» Trecho para leitura:

- - -

Por Cláudia Santos**
Geralmente quando se menciona o conto de fadas em que a princesa beija o sapo, relembramos as lições de moral dessa literatura. No caso desse conto, que surgiu escrito pela primeira vez 1810, em anotações dos Irmãos Grimm, vem a perspectiva de ensinar que é preciso cumprir as promessas ainda que a jura seja feita a um sapo.
Prometeu receber o sapo em sua casa e deixar que ele coma com você no seu prato uma sopa quentinha em troca da ajuda para resgatar sua bola de ouro do fundo do lago? Por mais asqueroso tudo possa parecer, nada de fugir e bater a porta. Cumpra a promessa. Mostre que sua palavra tem valor. Assim fez a princesa obediente a orientação do rei-pai. Essa é a moral que a narrativa compilada da tradição oral pelos Irmãos Grimm quer nos comunicar.

- - -

» Dados fornecidos:
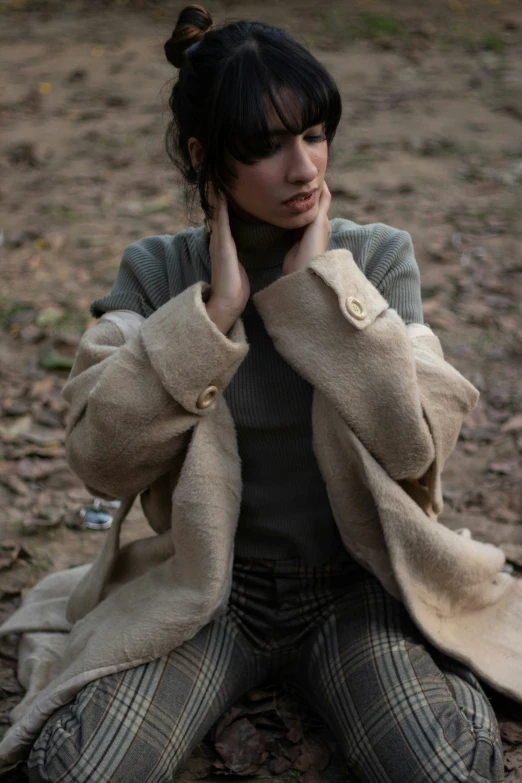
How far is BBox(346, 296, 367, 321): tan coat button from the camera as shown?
2.05 m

- - -

» Tarefa A:
Quais personagens do conto são mencionados no texto sobre a princesa e o sapo?
» Tarefa B:
Segundo o texto sobre a princesa e o sapo, em que ano o conto surgiu escrito pela primeira vez?
» Tarefa C:
Transcreva do texto sobre a princesa e o sapo o trecho entre "Prometeu receber o" e "quer nos comunicar.", ambos incluídos.
O material não tem papel algum neste exercício.

» Solução A:
A princesa, o sapo e o rei-pai.

» Solução B:
Em 1810, em anotações dos Irmãos Grimm.

» Solução C:
Prometeu receber o sapo em sua casa e deixar que ele coma com você no seu prato uma sopa quentinha em troca da ajuda para resgatar sua bola de ouro do fundo do lago? Por mais asqueroso tudo possa parecer, nada de fugir e bater a porta. Cumpra a promessa. Mostre que sua palavra tem valor. Assim fez a princesa obediente a orientação do rei-pai. Essa é a moral que a narrativa compilada da tradição oral pelos Irmãos Grimm quer nos comunicar.